Perhaps some will find it perverse of me to say, but I think it’s true particularly as I grow older, that the real purpose of our education here at Trinity is NOT to make you perfect, not at all, but rather, to teach you how to cope with imperfection; this is what should emerge from the “habit of philosophizing” that Cardinal Newman (The Idea of the University) said was the real purpose of a liberal arts education:  a recognition of your own weaknesses academically and personally, combined with a will to improve every day; a sense of how to be more tolerant and understanding of the struggles of others; how to look out and view the potential Good Society we long for NOT as the proverbial shining city on the hill, but a real city with imperfect human beings who are trying to live better lives together.  Good philosopher queens know that the people she is called to lead have spent too much time chained to the wall, staring at shadows that they think are reality because they have never seen the light.  (and I certainly hope you all immediately recognize and can discuss this allusion to Plato, Allegory of the Cave…)
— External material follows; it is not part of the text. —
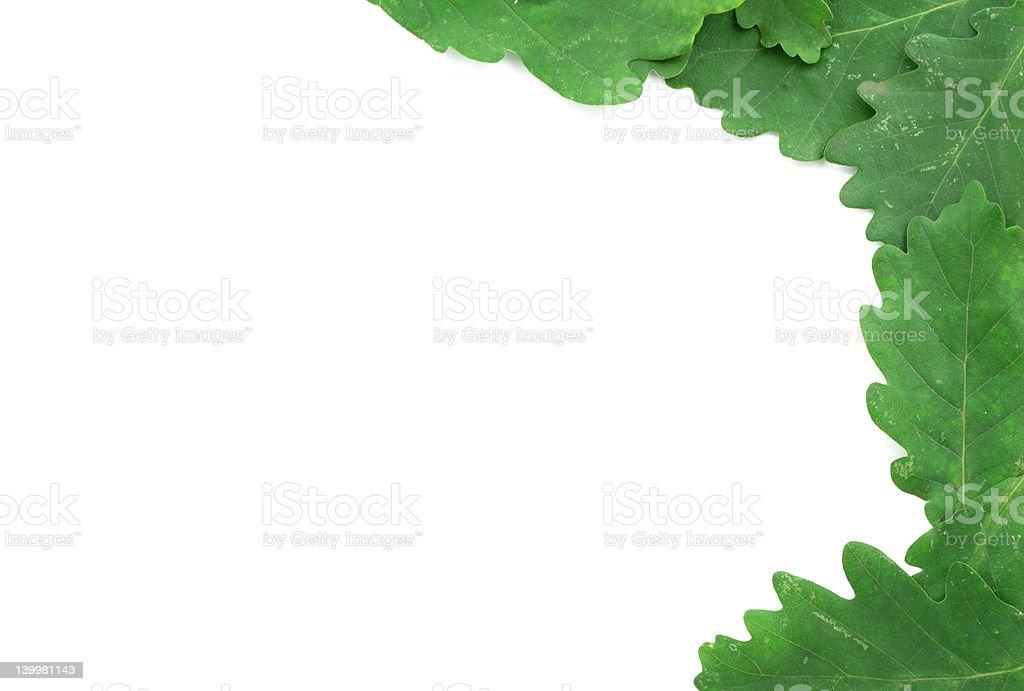 oak leaves border royalty-free stock photo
We could make some real progress toward building the Good Society if we stopped pretending that it must be the Perfect Society.  In the Perfect Society, there is no discrimination, poverty, or violence.  In the Good Society, the effective leaders understand that human beings carry with them the seeds of prejudice, greed and anger all the time.  Seekers of the Perfect Society can be mighty intolerant of those messy humans who snicker and shout and slap and spend with abandon; Not In My Backyard, NIMBY, is the slogan of the Perfectionists.  Creators of the Good Society recognize that we all have to get along here in spite of how much we can annoy, shame, infuriate or alienate each other at times; they’re the ones with the flags on their porches that say, “Welcome, neighbor!” for all who pass by.

The greatest test of your Trinity education may well come when you have the choice to fly the welcome flag or post the NIMBY sign, a test that will show up in many ways:

At a very simple level, your opportunity to create the Good Society will occur every day when you go to work.  You can take into your workplace a crabby attitude about your employer and co-workers, sit at lunch gossiping about everything that’s wrong, spend your days watching the clock counting down the minutes of your lives.  Or, you can choose to make a difference, take a healthy disposition to work, show a level of caring for co-workers and clients and even the dreaded boss that manifests your deep ethical sense of commitment to make every day better than the last, not only for yourself but for those you touch.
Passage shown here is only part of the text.